Davis regularly hosted national engagements and conferences at West Virginia State, including the June 1942 national YWCA Leadership Conference. In addition to hosting conferences at West Virginia State, Davis regularly gave presentations and speeches at educational events, including graduations. She was a Spelman College Chapel Speaker in April 1936. In 1940, she gave the commencement address at West Virginia State's Teacher Training High School graduation, and in 1951 she delivered the graduation commencement address at Bolling High School in Lewisburg, West Virginia. Following her husband's resignation from West Virginia State in 1953, Davis returned to the campus in May 1955 as the main speaker for the college's Women's Day program.

=== Liberia ===
In 1952, President Harry S. Truman appointed Davis' husband to serve under the first African American U.S. Ambassador, Edward R. Dudley, as the director of the Technical Cooperation Administration program in Liberia. The Davises arrived in Monrovia in December 1952, residing there for the duration of his tenure in 1954. While in Liberia, Davis was active with the YWCA Conference at University College Ibadan in Ibadan, Nigeria.

== Later life and organizational work ==
In 1954, Davis and her husband relocated to Englewood, New Jersey. She sat on the National Board of Directors of the Girl Scouts of the United States of America (GSUSA). Davis remained active in Englewood community affairs, where she served on the boards of: the Social Service Federation, the Urban League, the Leonard Johnson Nursery School, the Community Chest, the First Baptist Church of Englewood, the Adult School Advisory Committee, and Links, Inc. She was also a member of the League of Women Voters and the National Council of Negro Women. Davis also maintained ties with West Virginia, representing the state at the annual meeting of the Women's Committee of the International Christian University Foundation in New York in 1969. In 1981, the NAACP awarded Davis the Edward P. Dixon Award.
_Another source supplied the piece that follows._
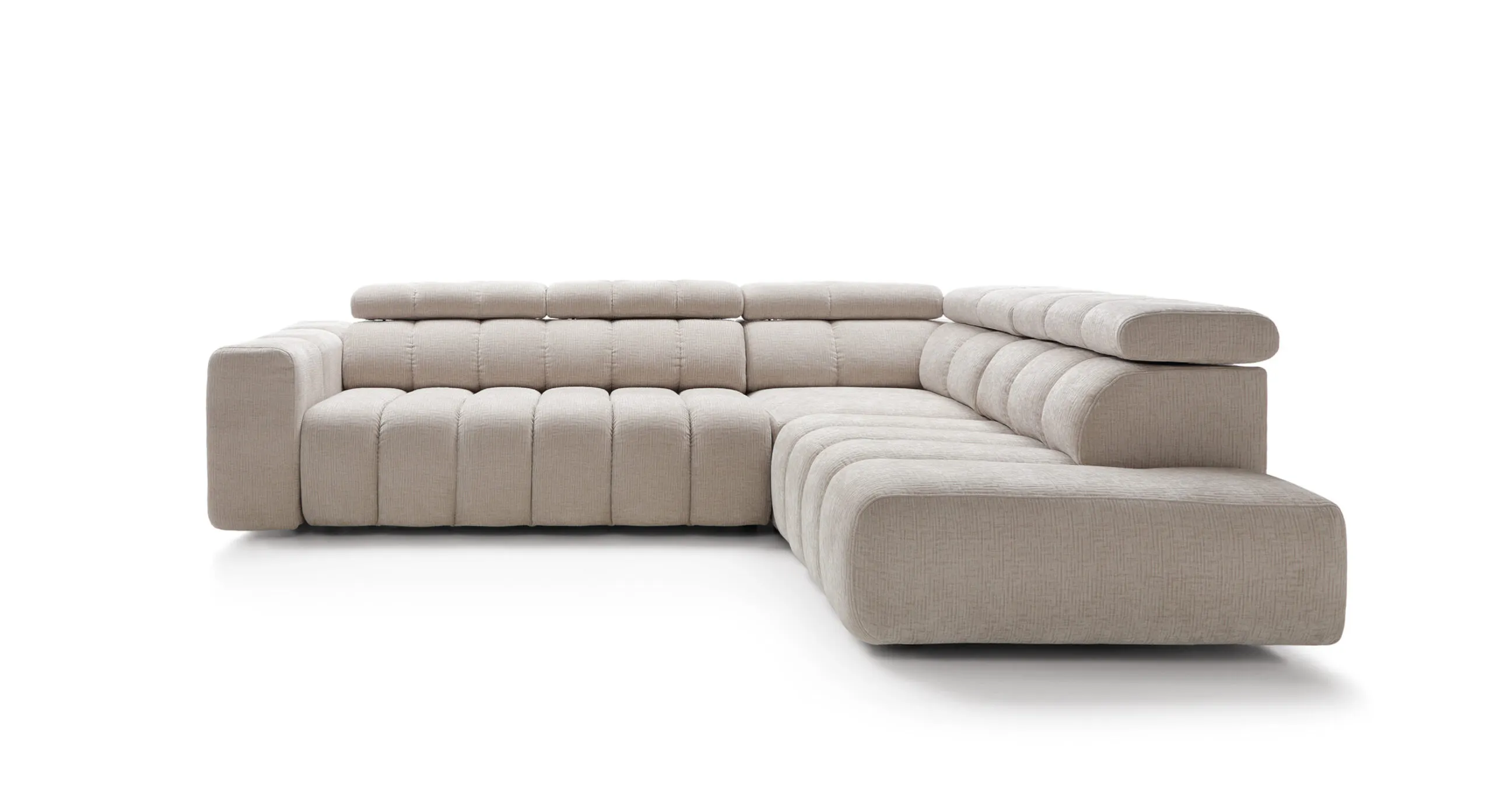 Narożnik modułowy ZURICH A2E-C-OTTR prawostronny, regulowane zagłówki - Tkanina Over The Horizon 08 beżowy Kanapa, Meble, Poduszka, Wystrój domu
Davis was a charter member of the Tau Omega chapter of the Alpha Kappa Alpha sorority in 1925. She eventually transferred her Alpha Kappa Alpha membership to the sorority's Bergen County Iota Epsilon Omega graduate chapter, where she was also a charter member. In 1975, the Iota Epsilon Omega chapter honored Davis for her service to Englewood's African American community and to Memorial House, which was later known as the Englewood Community House. In her honor, the chapter donated the Hale Woodruff painting, Portal No. 1, to the Englewood Community House. In 1988, the sorority awarded Davis for her 50 years of service.
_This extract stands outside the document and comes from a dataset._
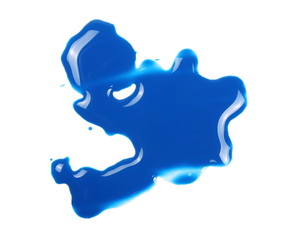 Spilled blue watercolor puddle isolated on white background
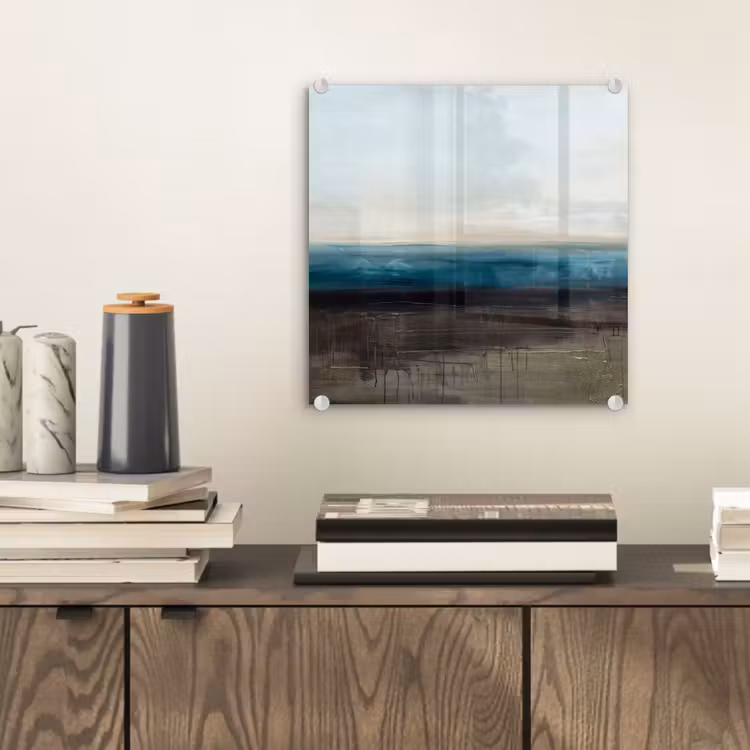 Glasbild - Zusammenfassung – Landschaft – Horizont – Blau – Modern - Abstract - Landschap - Horizon - Blauw - Modern plexiglas 5mm klein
Davis resided in Englewood for 34 years until 1989 when she moved in with her daughter Caroline in Falls Church, Virginia. She died of heart disease on July 13, 1990, at Arlington Hospital in Arlington County, Virginia. Following her death, Davis' daughter Caroline remarked, "She was a woman of strong convictions, who put them softly, but held them forthrightly. She was a gentle, loving, and fun mother and friend." A memorial service was held for Davis at the Andrew Rankin Memorial Chapel on the campus of Howard University on August 4, 1990.